[[ PASSAGE TO READ, beginning ]]

So you go to that dispensary and your ID is scanned, you register at the Cannabis Ski resort, and you pick up a Rx card while at the beach. Then you come home and decide you would now like to pick up that hunting rifle you’ve been eyeing, that personal defense carry that you have been saving up for, or that AR-15 you’ve wanted. You reach that question, 21(e), and innocently answer NO. Guess what, you just committed a felony or possibly felonies. You lied on a federal form, you purchased a firearm illegally, and you now possess that firearm illegally.
As a second amendment rights activist, gun-rights attorney and an FFL, I can tell you it’s a bigger deal than you may think. Language, in many laws, is specifically left just broad enough to be interpreted/enforced by prosecutors differently in different jurisdictions. Now you should always discuss any legal ramifications of your actions with a lawyer, but what’s without question is that it is illegal to smoke (use) marijuana and answer “No” on the 4473 to purchase and/or own firearms under federal law.
What constitutes a marijuana “user”?
Regardless of where you live, smoking or possessing marijuana is illegal federally. So what is broad in this language is what constitutes a “user?” Daily use? A day ago? Just one time a month ago? Is there a limit? As I’ve heard countless times in the courtroom from prosecutors, “You steal once you’re a thief for life and if you smoke once you’re a user for life.” So, you have some fun for one weekend, but the problem is you created what’s called “direct proof” or the actual written existence that you have purchased and therefore most likely used marijuana.
Don’t take this as a suggestion to purchase marijuana on the streets instead. It’s a warning that we must stay vigilant, because there are always paths to gun confiscation and criminalization of good people if you’re not careful. Get your highs from the hunt, the shooting range, the competition and be careful out there.

[[ PASSAGE TO READ, end ]]
[[ MATERIAL PROVIDED, beginning ]]

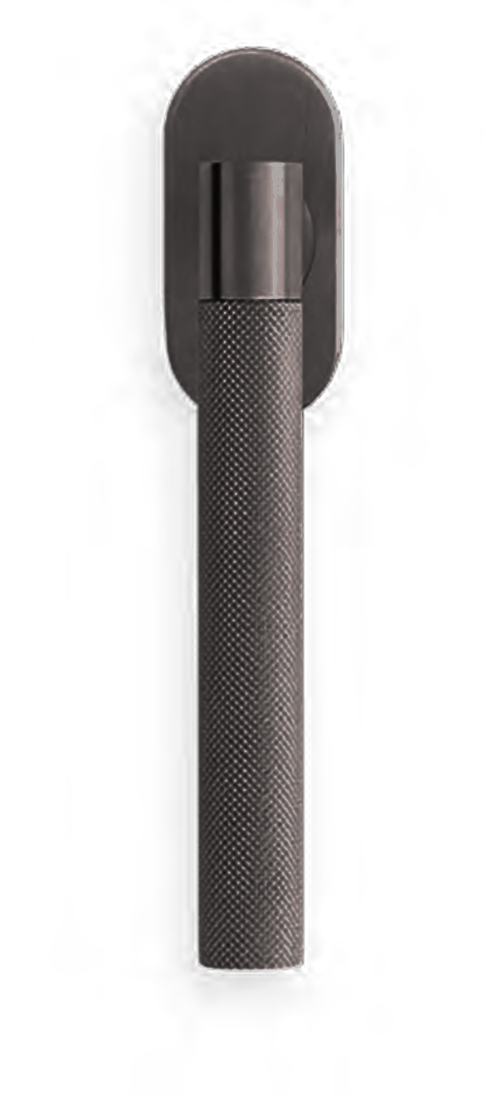 Ручка оконная HIDE TIME W1 ANT, цвет - антрацит фото 1 Ручка оконная HIDE TIME W1 ANT, цвет - антрацит фото купить Астрахань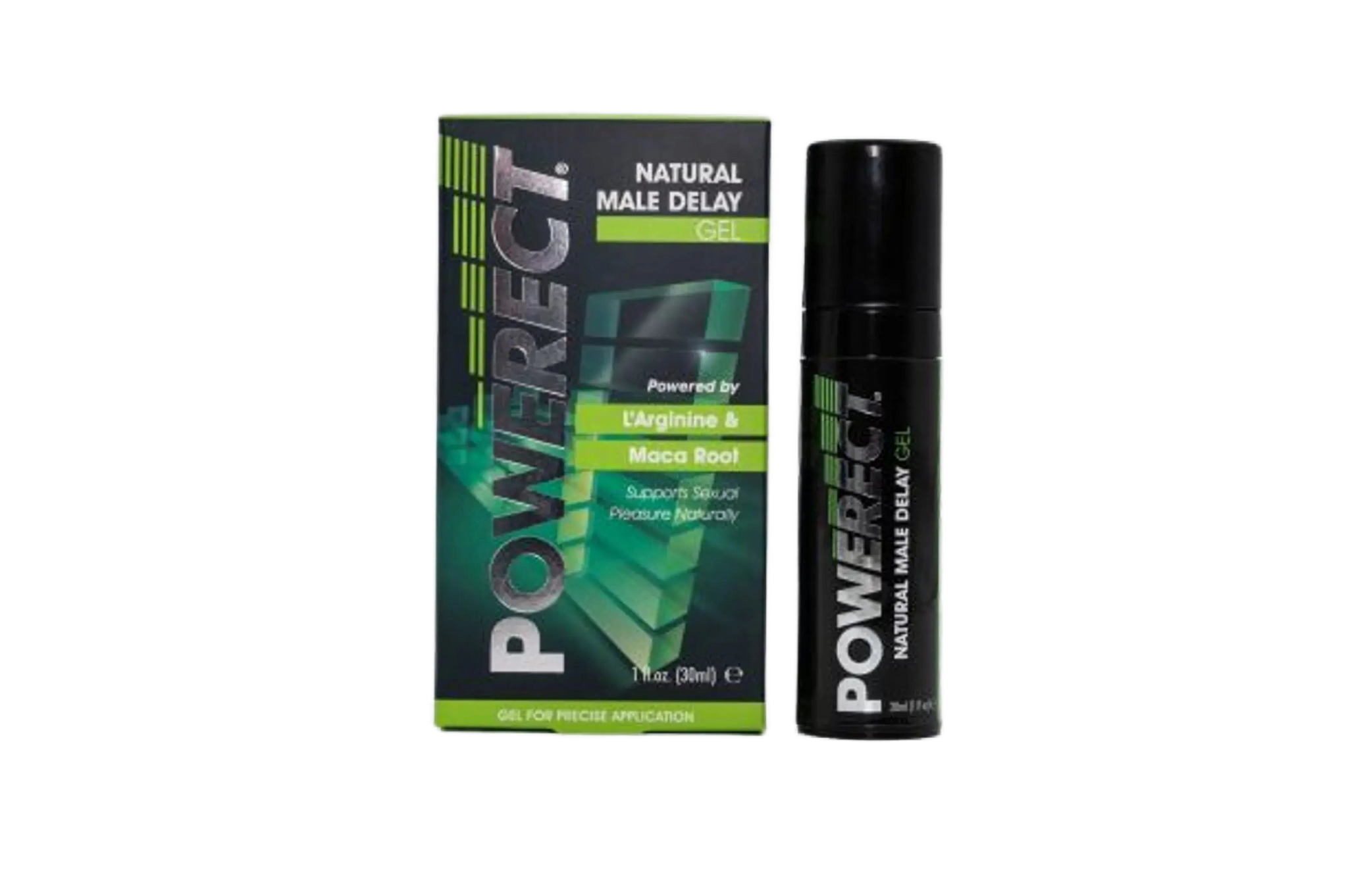 POWERECT NATURAL MALE DELAY GEL 30ML Creative Conceptions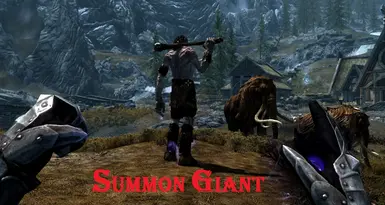 Summon giant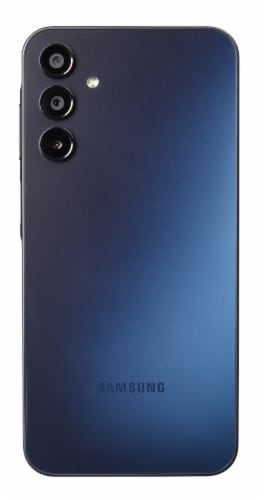Total Wireless Samsung A15 Prepaid Smartphone Locked Perspective: bottom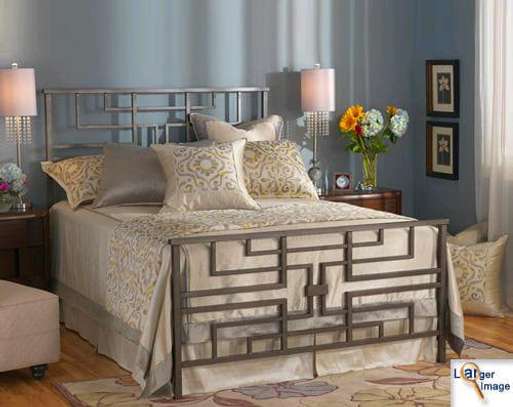 Super stylish strong and quality  steel beds image 5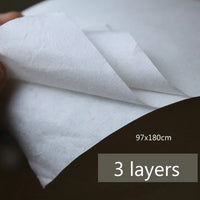 2/3 Layers Xuan Paper for Calligraphy Landscape Painting 10sheets Multiple Layer Chinese Raw Xuan Paper Calligraphy Paper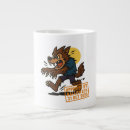 Recherche de dessin de loup tasses Halloween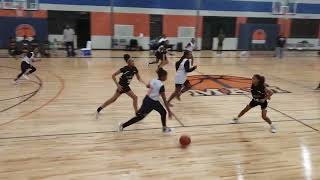 WHITE STATION MIDDLE SCHOOL VS RIDGEWAY GIRLS JV GAME 2023 PART 2 FEATURING SEEROSED [upl. by Nivloc851]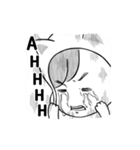 Witty cat Miyaoong（個別スタンプ：15）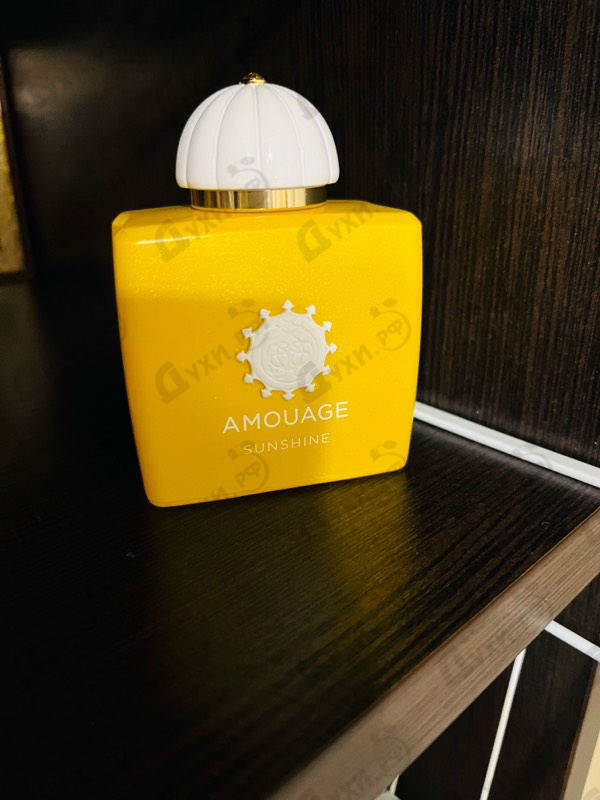 Духи Sunshine от Amouage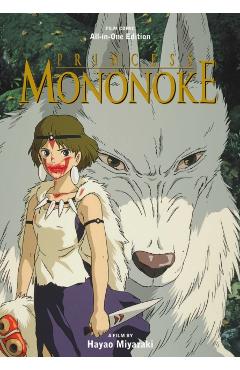 Princess Mononoke Film Comic: All-In-One Edition - Hayao Miyazaki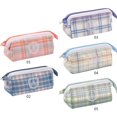 thumbnail image 3 of Estuche para lápices portátil Bolsillo con cremallera destacado Bolsillo oculto Estuche grande para maquillaje, 3 of 5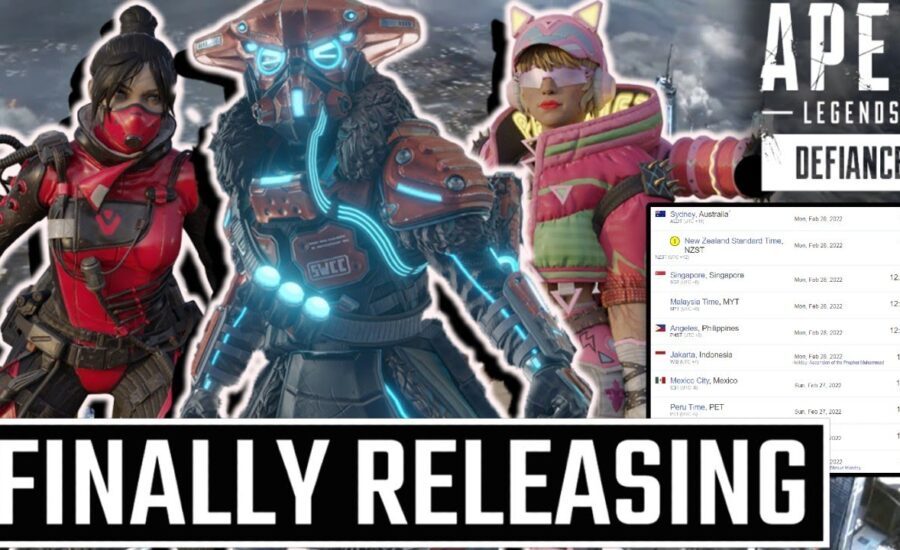 Apex Legends New Event LTM's and Mobile Release Time
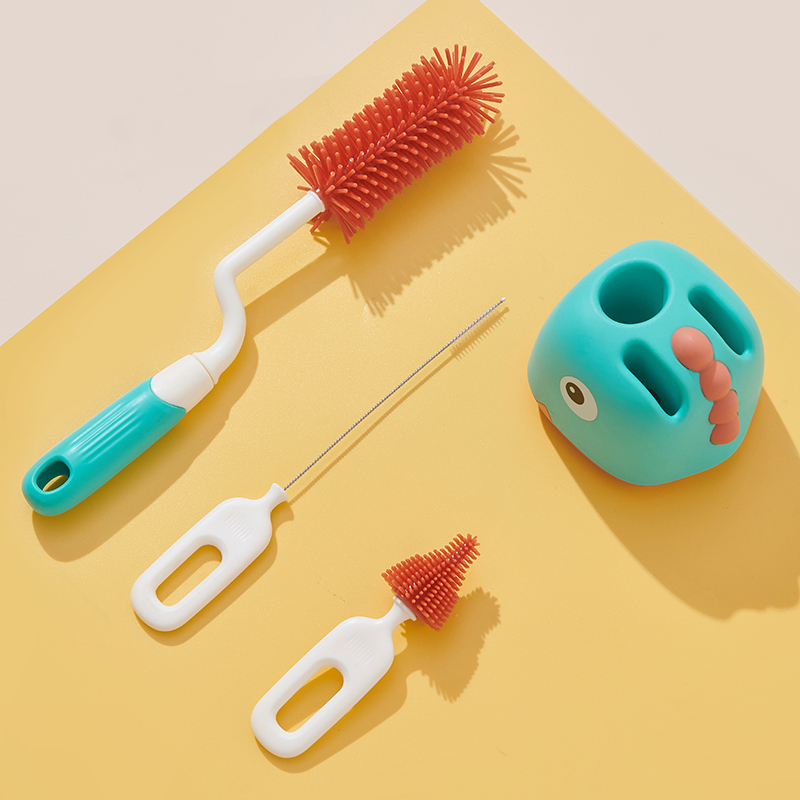 Baby Bottle Brush Set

[[ MATERIAL PROVIDED, end ]]

## [WHAT TO DO]
1) In the passage on marijuana and gun purchases, which question on the form does the buyer answer NO?
2) Reproduce the passage on marijuana and gun purchases word for word, everything from "What constitutes a marijuana" down to "likely used marijuana.".
3) Decide whether each statement agrees with the passage on marijuana and gun purchases, and quote the words that settle it. (a) The writer is a gun-rights attorney. (b) The writer recommends buying marijuana on the streets instead. (c) Smoking marijuana is legal under federal law in some places.

## [WRITTEN ANSWERS]
1) Question 21(e).

2)
What constitutes a marijuana “user”?
Regardless of where you live, smoking or possessing marijuana is illegal federally. So what is broad in this language is what constitutes a “user?” Daily use? A day ago? Just one time a month ago? Is there a limit? As I’ve heard countless times in the courtroom from prosecutors, “You steal once you’re a thief for life and if you smoke once you’re a user for life.” So, you have some fun for one weekend, but the problem is you created what’s called “direct proof” or the actual written existence that you have purchased and therefore most likely used marijuana.

3)
(a) Yes: "As a second amendment rights activist, gun-rights attorney and an FFL"
(b) No: "Don’t take this as a suggestion to purchase marijuana on the streets instead."
(c) No: "Regardless of where you live, smoking or possessing marijuana is illegal federally."